[EXERCÍCIOS]
a - Copie do excerto sobre a denúncia criminal o trecho que começa em "Pois bem, é" e vai até "surpresa na defesa.".
b - Com base no excerto sobre a denúncia criminal, explique por que desrespeitar o conteúdo mínimo do artigo 41 do CPP significa ferir a própria Constituição.

[EXCERTO DA PÁGINA]
Práticas odiosas e inconstitucionais no processo penal: denúncia vazia ou denúncia que nada denuncia. Dever de bem denunciar e respeito ao contraditório e a ampla defesa

17/03/2016

Por Jackson Silva Wagner - 17/03/2016

É de conhecimento geral que a denúncia criminal deve conter um rol de requisitos mínimos, tais como: (i) a exposição do fato criminoso, com todas as suas circunstâncias; (ii) a qualificação do acusado ou elementos para sua identificação; (iii) a classificação do crime e, se necessário, (iv) a relação de testemunhas. Extrai-se esse modo de proceder sobre a denúncia do art. 41 do CPP[1].

Peço ao leitor que atente ao requisito denominado como “a exposição do fato criminoso, com todas as suas circunstâncias”. Especialmente a parte final “com todas as suas circunstâncias”. É quanto a ele que iremos refletir nesse breve estudo, inclusive com a análise de denúncias reais e práticas. Obviamente que ficarão preservadas a identidade dos envolvidos.

A pergunta que devemos fazer é: o que satisfaz o verbete que impõe que a denúncia faça “a exposição do fato criminoso, com todas as suas circunstâncias”?

Pois bem, é certo que a sucintez e a brevidade não podem ser confundidas com denúncias mal estruturadas ou ineptas. Denúncias breves, porém bem elaboradas, não são atingidas pelo instituto da inépcia. Estas não são objeto do humilde estudo. O que se busca aqui é demonstrar que estão englobadas no conceito de denúncia inepta aquelas denúncias sucintas e que propositalmente omitem as circunstâncias sobre como o crime ocorreu, tudo com o fito execrável de causar surpresa na defesa.

Essa conduta adotada por alguns acusadores não é só execrável, mas também inconstitucional pelo fato de violar o direito fundamental ao contraditório e à ampla defesa. Contraditório e ampla defesa que são formados pelo conjunto básico das disposições constitucionais afetas a eles (art. 5º, incisos LIV e LV[2]) e que se desdobram em artigos de lei infraconstitucional que dão eficácia ao mandamento constitucional, como é o caso do artigo 41 do CPP.  Isto é, o artigo 41 do CPP nada mais é do que uma dissecação dos direitos fundamentais constitucionais ao contraditório, à ampla defesa e ao devido processo legal, ou seja, ele determina de que maneira a denúncia respeitará tais direitos fundamentais na seara penal.

Não se está aqui querendo limitar e conduzir a forma como promotores devem elaborar as suas denúncias. Até porque o texto não trata sobre as limitações infundadas, mas sim de limitações impostas pela própria Constituição e pelo Código de Processo Penal.

Nesse passo, desrespeitar o conteúdo mínimo do artigo 41 é ferir a própria Constituição, nos aspectos atinentes ao contraditório, a ampla defesa e ao devido processo legal. Sobre o tema: 

[...] 2. Saliente-se, no ponto, que a inobservância às regras do artigo 41 do CPP não acarreta a violação de uma regra processual apenas, mas sim fulmina a garantia constitucional do contraditório e da ampla defesa, insculpido no artigo 5º, LV, assim como a garantia do devido processo legal, presente no inciso LIV do citado artigo da Constituição Federal. [...] (TJ-RJ - APL: 00403969420128190001 RJ 0040396-94.2012.8.19.0001, Relator: DES. JOSE MUINOS PINEIRO FILHO, Data de Julgamento: 31/03/2015, SEGUNDA CAMARA CRIMINAL, Data de Publicação: 10/04/2015 14:19)

[SEÇÃO DE DADOS]
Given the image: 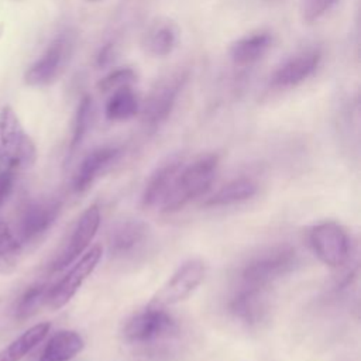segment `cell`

[RESPOSTAS DOS EXERCÍCIOS]
a -
Pois bem, é certo que a sucintez e a brevidade não podem ser confundidas com denúncias mal estruturadas ou ineptas. Denúncias breves, porém bem elaboradas, não são atingidas pelo instituto da inépcia. Estas não são objeto do humilde estudo. O que se busca aqui é demonstrar que estão englobadas no conceito de denúncia inepta aquelas denúncias sucintas e que propositalmente omitem as circunstâncias sobre como o crime ocorreu, tudo com o fito execrável de causar surpresa na defesa.

b - O artigo 41 do CPP é uma dissecação dos direitos fundamentais constitucionais ao contraditório, à ampla defesa e ao devido processo legal. Ele determina de que maneira a denúncia respeitará esses direitos na seara penal. Por isso, descumpri-lo atinge essas garantias previstas no art. 5º, incisos LIV e LV.